##### EXTRACT PROVIDED #####

STN¶

class mmocr.models.textrecog.STN(in_channels, resized_image_size=(32, 64), output_image_size=(32, 100), num_control_points=20, margins=[0.05, 0.05], init_cfg=[{'type': 'Xavier', 'layer': 'Conv2d'}, {'type': 'Constant', 'val': 1, 'layer': 'BatchNorm2d'}])[source]¶

Implement STN module in ASTER: An Attentional Scene Text Recognizer with Flexible Rectification (https://ieeexplore.ieee.org/abstract/document/8395027/)

Parameters

in_channels (int) – The number of input channels.
resized_image_size (Tuple[int, int]) – The resized image size. The input image will be downsampled to have a better recitified result.
output_image_size (Tuple[int, int]) – The size of the output image for TPS. Defaults to (32, 100).
num_control_points (int) – The number of control points. Defaults to 20.

##### GIVEN INFORMATION #####

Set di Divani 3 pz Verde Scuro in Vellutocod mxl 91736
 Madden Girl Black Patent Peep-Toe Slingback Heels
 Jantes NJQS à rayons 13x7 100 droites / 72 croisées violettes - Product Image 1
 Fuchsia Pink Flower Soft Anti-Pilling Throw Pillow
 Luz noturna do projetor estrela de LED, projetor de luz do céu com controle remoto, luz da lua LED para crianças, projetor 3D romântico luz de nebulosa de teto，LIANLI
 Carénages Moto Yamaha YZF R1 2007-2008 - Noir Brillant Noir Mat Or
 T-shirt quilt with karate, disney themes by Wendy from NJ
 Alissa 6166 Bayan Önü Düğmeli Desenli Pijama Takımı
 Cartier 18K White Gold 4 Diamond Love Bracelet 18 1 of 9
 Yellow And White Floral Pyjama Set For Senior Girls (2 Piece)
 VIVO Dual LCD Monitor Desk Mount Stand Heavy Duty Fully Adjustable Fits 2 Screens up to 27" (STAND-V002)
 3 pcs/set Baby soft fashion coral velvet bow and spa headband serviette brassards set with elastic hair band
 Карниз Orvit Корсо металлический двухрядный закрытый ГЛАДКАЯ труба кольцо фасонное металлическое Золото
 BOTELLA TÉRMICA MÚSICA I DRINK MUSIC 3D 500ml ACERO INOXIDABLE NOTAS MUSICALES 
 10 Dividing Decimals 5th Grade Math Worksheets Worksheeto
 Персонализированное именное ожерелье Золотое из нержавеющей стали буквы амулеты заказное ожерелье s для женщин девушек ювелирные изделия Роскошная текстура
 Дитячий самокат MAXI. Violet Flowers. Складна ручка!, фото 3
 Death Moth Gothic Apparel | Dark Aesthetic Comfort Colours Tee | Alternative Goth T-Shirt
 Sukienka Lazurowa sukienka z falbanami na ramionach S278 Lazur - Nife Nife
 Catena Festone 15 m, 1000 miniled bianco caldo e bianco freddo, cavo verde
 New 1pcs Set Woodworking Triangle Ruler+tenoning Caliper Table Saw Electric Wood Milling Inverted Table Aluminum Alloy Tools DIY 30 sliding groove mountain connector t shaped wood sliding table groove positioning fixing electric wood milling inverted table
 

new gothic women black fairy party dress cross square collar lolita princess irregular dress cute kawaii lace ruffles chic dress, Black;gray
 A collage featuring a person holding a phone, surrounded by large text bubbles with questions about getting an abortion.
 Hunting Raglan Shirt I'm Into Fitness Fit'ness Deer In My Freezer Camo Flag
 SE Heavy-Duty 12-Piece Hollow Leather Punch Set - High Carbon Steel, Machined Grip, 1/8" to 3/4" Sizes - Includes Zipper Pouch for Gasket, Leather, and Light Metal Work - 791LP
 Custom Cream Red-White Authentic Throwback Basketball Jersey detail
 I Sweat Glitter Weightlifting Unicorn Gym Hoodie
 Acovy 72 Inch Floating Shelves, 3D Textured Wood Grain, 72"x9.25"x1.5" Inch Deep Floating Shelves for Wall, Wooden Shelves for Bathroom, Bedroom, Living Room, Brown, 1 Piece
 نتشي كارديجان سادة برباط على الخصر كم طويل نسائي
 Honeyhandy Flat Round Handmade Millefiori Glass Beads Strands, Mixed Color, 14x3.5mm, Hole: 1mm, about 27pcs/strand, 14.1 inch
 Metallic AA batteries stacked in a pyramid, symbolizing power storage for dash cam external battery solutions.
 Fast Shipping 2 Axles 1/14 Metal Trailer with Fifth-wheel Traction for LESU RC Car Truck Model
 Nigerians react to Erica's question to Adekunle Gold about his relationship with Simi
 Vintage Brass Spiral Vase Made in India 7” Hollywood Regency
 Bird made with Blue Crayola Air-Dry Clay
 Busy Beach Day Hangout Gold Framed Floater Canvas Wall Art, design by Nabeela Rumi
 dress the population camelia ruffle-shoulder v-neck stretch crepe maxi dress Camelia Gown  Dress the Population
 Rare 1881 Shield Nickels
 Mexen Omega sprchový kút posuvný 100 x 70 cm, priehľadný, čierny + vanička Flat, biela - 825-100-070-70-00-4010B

#####

APPLY WHAT YOU READ:
1. List each parameter that has a description under the Parameters heading in the STN documentation.
2. Extend the STN documentation from where it stops.

EXPECTED OUTPUTS:
1.
in_channels
resized_image_size
output_image_size
num_control_points

2.
margins (Tuple[float, float]) – The margins for control points to the top and down side of the image for TPS. Defaults to [0.05, 0.05].
init_cfg (Optional[Union[Dict, List[Dict]]]) –

forward(img)[source]¶

Forward function of STN.

Parameters: img (Tensor) – The input image tensor.
Returns: The rectified image tensor.
Return type: Tensor

init_stn(stn_fc2)[source]¶

Initialize the output linear layer of stn, so that the initial source point will be at the top and down side of the image, which will help to optimize.

Parameters: stn_fc2 (nn.Linear) – The output linear layer of stn.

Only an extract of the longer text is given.